● **Given request**
Return the rows below verbatim, from the first line through the line containing "Answer: knit hood, located", both ends included.

● **Data section**
==*==

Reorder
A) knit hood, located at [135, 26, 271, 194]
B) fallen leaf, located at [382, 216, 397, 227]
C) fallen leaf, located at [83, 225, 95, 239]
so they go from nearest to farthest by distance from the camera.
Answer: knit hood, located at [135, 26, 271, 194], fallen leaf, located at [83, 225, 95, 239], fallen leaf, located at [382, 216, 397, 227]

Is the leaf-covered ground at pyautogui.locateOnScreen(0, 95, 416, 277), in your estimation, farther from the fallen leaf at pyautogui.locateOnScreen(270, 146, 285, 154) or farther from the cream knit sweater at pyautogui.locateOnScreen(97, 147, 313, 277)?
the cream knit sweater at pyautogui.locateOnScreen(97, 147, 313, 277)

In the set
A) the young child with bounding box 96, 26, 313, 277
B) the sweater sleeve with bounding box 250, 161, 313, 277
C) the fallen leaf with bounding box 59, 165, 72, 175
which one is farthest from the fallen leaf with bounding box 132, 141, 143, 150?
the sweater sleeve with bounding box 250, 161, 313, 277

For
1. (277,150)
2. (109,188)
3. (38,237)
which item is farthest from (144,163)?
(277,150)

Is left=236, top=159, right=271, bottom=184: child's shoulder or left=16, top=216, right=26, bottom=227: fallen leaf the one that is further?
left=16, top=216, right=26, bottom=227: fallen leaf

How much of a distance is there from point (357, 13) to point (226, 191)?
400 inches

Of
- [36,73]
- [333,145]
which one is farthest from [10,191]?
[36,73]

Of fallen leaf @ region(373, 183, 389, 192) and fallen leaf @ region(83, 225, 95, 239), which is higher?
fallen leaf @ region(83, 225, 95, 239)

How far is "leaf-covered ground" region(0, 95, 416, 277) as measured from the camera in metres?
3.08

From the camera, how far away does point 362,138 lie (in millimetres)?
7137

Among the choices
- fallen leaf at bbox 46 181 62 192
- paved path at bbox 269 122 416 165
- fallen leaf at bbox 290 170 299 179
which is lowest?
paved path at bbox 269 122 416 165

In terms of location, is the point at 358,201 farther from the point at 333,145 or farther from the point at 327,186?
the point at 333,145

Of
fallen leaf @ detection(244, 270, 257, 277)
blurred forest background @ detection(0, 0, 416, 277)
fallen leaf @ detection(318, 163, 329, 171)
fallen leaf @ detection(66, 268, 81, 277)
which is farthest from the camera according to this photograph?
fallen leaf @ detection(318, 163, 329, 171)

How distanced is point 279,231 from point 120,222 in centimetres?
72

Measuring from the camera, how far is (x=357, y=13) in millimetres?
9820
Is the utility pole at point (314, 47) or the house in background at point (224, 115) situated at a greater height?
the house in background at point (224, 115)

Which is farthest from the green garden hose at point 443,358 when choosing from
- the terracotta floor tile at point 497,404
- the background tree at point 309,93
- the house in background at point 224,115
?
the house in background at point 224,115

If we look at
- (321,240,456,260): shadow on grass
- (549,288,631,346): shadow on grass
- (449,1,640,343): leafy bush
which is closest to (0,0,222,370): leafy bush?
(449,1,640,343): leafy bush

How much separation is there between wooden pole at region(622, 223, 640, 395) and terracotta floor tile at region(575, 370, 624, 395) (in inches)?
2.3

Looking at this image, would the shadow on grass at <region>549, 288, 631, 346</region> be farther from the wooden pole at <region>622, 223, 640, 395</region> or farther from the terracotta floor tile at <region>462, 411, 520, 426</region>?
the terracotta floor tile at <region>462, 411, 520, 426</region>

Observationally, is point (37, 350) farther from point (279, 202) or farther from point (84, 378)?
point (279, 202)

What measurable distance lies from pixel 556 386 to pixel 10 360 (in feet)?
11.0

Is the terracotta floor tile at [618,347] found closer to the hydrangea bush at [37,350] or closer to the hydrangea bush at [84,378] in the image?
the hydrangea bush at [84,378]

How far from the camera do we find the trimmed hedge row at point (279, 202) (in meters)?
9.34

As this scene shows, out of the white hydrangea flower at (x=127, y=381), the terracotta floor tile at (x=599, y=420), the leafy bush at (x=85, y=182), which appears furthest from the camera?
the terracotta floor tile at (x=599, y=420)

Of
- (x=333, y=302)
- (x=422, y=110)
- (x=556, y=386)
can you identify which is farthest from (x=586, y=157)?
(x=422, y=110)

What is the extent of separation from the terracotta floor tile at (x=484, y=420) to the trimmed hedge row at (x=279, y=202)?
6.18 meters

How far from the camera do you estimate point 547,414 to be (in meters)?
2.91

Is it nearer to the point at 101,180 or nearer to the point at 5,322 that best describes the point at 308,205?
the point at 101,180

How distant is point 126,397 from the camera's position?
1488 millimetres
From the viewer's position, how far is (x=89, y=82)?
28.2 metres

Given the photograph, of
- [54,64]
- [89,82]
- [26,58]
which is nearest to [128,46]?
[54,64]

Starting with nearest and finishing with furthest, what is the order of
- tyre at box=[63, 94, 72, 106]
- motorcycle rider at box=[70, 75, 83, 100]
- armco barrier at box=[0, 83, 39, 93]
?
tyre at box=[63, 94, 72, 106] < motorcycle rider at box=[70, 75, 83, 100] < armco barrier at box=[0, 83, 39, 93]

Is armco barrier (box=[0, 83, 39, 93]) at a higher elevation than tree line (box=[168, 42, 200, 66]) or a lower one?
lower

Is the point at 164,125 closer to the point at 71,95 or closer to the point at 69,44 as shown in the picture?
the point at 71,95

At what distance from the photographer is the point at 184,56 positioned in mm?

==*==

● **Problem solution**
Reorder
A) knit hood, located at [135, 26, 271, 194]
B) fallen leaf, located at [382, 216, 397, 227]
C) fallen leaf, located at [83, 225, 95, 239]
so they go from nearest to farthest by distance from the camera.
Answer: knit hood, located at [135, 26, 271, 194], fallen leaf, located at [83, 225, 95, 239], fallen leaf, located at [382, 216, 397, 227]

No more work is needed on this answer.